**EXERCISE DESCRIPTION**
Word for word, retype the tail of the data below, starting with the line that has "rich dog - Apparently" and including the last line.

--

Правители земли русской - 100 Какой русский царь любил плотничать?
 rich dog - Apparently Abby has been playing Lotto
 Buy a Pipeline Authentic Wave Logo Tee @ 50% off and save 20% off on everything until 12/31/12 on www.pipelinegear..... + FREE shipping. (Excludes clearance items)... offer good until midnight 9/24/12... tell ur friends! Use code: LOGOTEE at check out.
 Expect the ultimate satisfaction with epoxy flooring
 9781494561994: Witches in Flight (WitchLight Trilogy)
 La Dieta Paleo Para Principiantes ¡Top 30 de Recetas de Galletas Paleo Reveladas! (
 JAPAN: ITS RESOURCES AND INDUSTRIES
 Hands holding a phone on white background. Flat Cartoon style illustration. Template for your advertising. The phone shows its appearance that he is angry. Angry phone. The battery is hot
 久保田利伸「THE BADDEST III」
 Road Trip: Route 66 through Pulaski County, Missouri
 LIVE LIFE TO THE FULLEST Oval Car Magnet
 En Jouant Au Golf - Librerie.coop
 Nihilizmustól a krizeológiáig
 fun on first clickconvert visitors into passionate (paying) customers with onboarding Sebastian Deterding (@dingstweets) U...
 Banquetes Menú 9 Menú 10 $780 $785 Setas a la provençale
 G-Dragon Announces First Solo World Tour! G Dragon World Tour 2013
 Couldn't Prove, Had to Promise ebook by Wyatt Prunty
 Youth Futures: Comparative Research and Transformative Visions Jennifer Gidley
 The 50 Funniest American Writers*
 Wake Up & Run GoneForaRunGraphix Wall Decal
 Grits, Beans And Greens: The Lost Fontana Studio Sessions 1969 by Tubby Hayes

--

**PROBLEM SOLUTION**
 rich dog - Apparently Abby has been playing Lotto
 Buy a Pipeline Authentic Wave Logo Tee @ 50% off and save 20% off on everything until 12/31/12 on www.pipelinegear..... + FREE shipping. (Excludes clearance items)... offer good until midnight 9/24/12... tell ur friends! Use code: LOGOTEE at check out.
 Expect the ultimate satisfaction with epoxy flooring
 9781494561994: Witches in Flight (WitchLight Trilogy)
 La Dieta Paleo Para Principiantes ¡Top 30 de Recetas de Galletas Paleo Reveladas! (
 JAPAN: ITS RESOURCES AND INDUSTRIES
 Hands holding a phone on white background. Flat Cartoon style illustration. Template for your advertising. The phone shows its appearance that he is angry. Angry phone. The battery is hot
 久保田利伸「THE BADDEST III」
 Road Trip: Route 66 through Pulaski County, Missouri
 LIVE LIFE TO THE FULLEST Oval Car Magnet
 En Jouant Au Golf - Librerie.coop
 Nihilizmustól a krizeológiáig
 fun on first clickconvert visitors into passionate (paying) customers with onboarding Sebastian Deterding (@dingstweets) U...
 Banquetes Menú 9 Menú 10 $780 $785 Setas a la provençale
 G-Dragon Announces First Solo World Tour! G Dragon World Tour 2013
 Couldn't Prove, Had to Promise ebook by Wyatt Prunty
 Youth Futures: Comparative Research and Transformative Visions Jennifer Gidley
 The 50 Funniest American Writers*
 Wake Up & Run GoneForaRunGraphix Wall Decal
 Grits, Beans And Greens: The Lost Fontana Studio Sessions 1969 by Tubby Hayes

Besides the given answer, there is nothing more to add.